Gerald Leslie Brockhurst (1890-1978), Portrait of Anais Folin, 1914 (c) Richard Woodward

Portrait of Anais Folin c.1914

pencil on paper, signed

30 x 22.5 cm

Brockhurst attended the Birmingham School of Art from the age of twelve, having been born in the city’s Edgbaston district. His talent for drawing took him to the Royal Academy schools where he won the gold medal and a travel scholarship that enabled him to visit France and Italy, where he studied Renaissance works.

In 1914 Brockhurst married Frenchwoman Anaïs Folin, whom he presumably met on his travels. They moved to Ireland for four years where they befriended Augustus John and his circle. Anaïs became a central figure in her husband’s etched and painted portraits of this period.

During the 1920s etched portraits became Brockhurst’s primary focus, and following a well-received exhibition in 1919 he returned to London and became an early member of the Society of Graphic Art, exhibiting with them.

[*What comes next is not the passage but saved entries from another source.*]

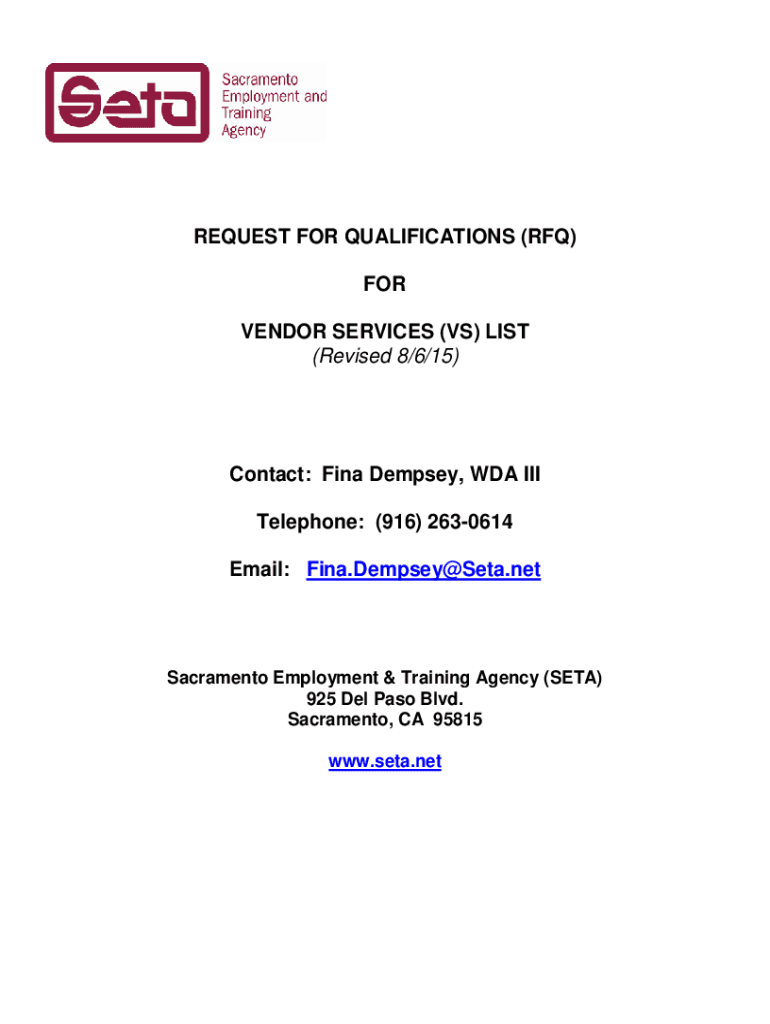 Seta
Sacramento
Employment and
Training
Agency

REQUEST FOR QUALIFICATIONS (RFQ)

FOR

VENDOR SERVICES (VS) LIST
(Revised 8/6/15)

Contact: Fina Dempsey, WDA III

Telephone: (916) 263-0614

Email: Fina.Dempsey@Seta.net

Sacramento Employment & Training Agency (SETA)
925 Del Paso Blvd.
Sacramento, CA 95815

www.seta.net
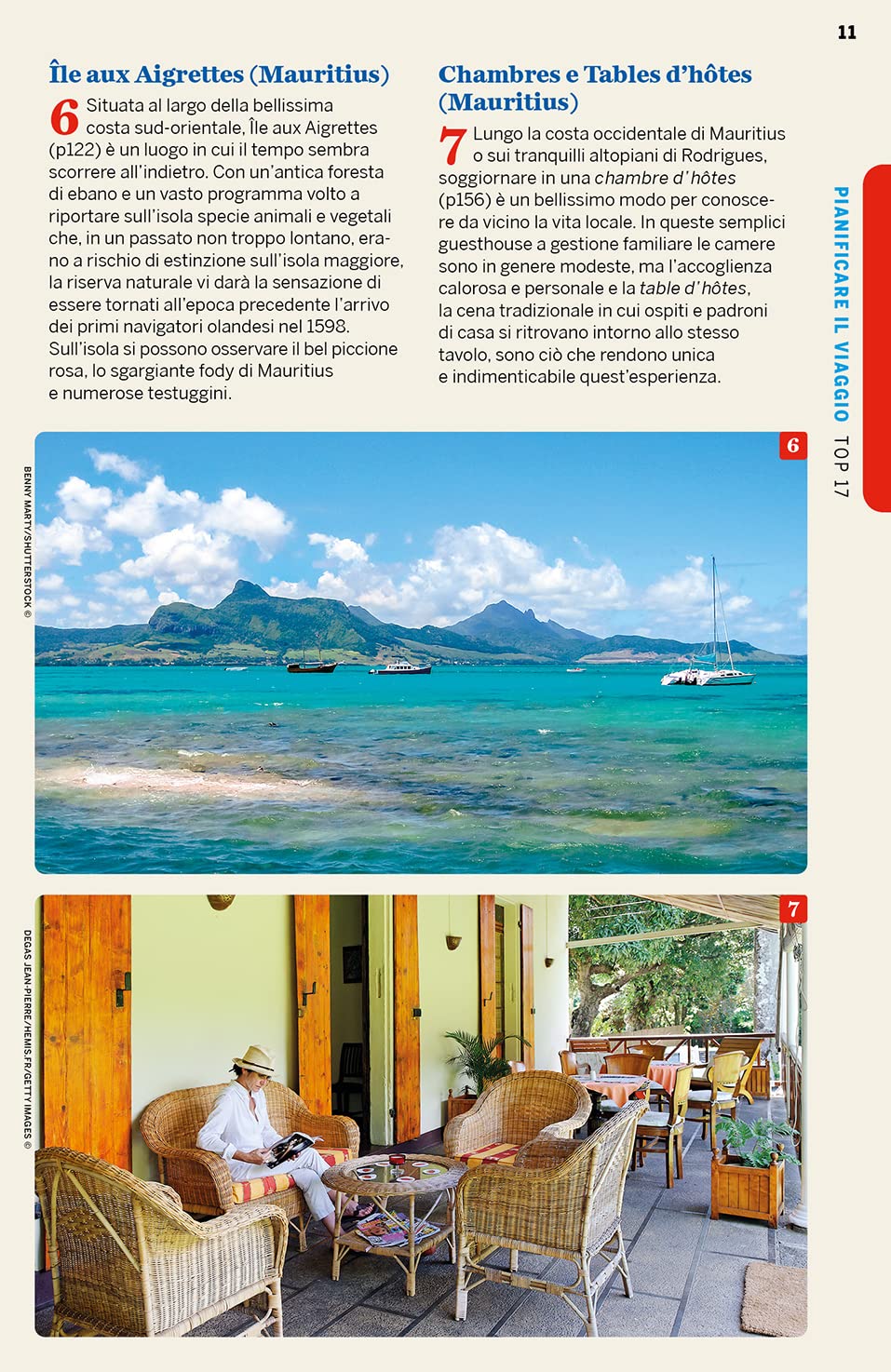 11

PIANIFICARE IL VIAGGIO TOP 17

Île aux Aigrettes (Mauritius)

6 Situata al largo della bellissima costa sud-orientale, Île aux Aigrettes (p122) è un luogo in cui il tempo sembra scorrere all'indietro. Con un'antica foresta di ebano e un vasto programma volto a riportare sull'isola specie animali e vegetali che, in un passato non troppo lontano, erano a rischio di estinzione sull'isola maggiore, la riserva naturale vi darà la sensazione di essere tornati all'epoca precedente l'arrivo dei primi navigatori olandesi nel 1598. Sull'isola si possono osservare il bel piccione rosa, lo sgargiante fody di Mauritius e numerose testuggini.

Chambres e Tables d'hôtes (Mauritius)

7 Lungo la costa occidentale di Mauritius o sui tranquilli altopiani di Rodrigues, soggiornare in una chambre d'hôtes (p156) è un bellissimo modo per conoscere da vicino la vita locale. In queste semplici guesthouse a gestione familiare le camere sono in genere modeste, ma l'accoglienza calorosa e personale e la table d'hôtes, la cena tradizionale in cui ospiti e padroni di casa si ritrovano intorno allo stesso tavolo, sono ciò che rendono unica e indimenticabile quest'esperienza.

BENNY MARTY/SHUTTERSTOCK ©

6

DEGAS JEAN-PIERRE/HEMIS.FR/GETTY IMAGES ©

7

As Brockhurst became more renowned so did his sitters and he produced painted portraits of the screen stars Marlene Dietrich and Merle Oberon and Wallis, Duchess of Windsor (a work which is in the collection of the National Portrait Gallery).

In 1928 Brockhurst became a visiting artist at the Royal Academy Schools and here he met a young student, Kathleen Woodward, whom he renamed Dorette. ‘Dorette’ became his new muse and features in the many of his paintings of the 1930s. Together they moved to the United States and married in 1940, when his acrimonious divorce from Anaïs was finalised.

Brockhurst found wealth and renown as a portrait painter across the Atlantic, living in New York and later settling in New Jersey where he and Dorette lived until his death in 1978.

Anonymous sale; The Fine Art Society Ltd, London, July 1970

Anonymous sale; Sotheby’s, Modern & Post-War British Art, 20 November 2018, lot 154, where purchased

The Fine Art Society Ltd, London, 1970.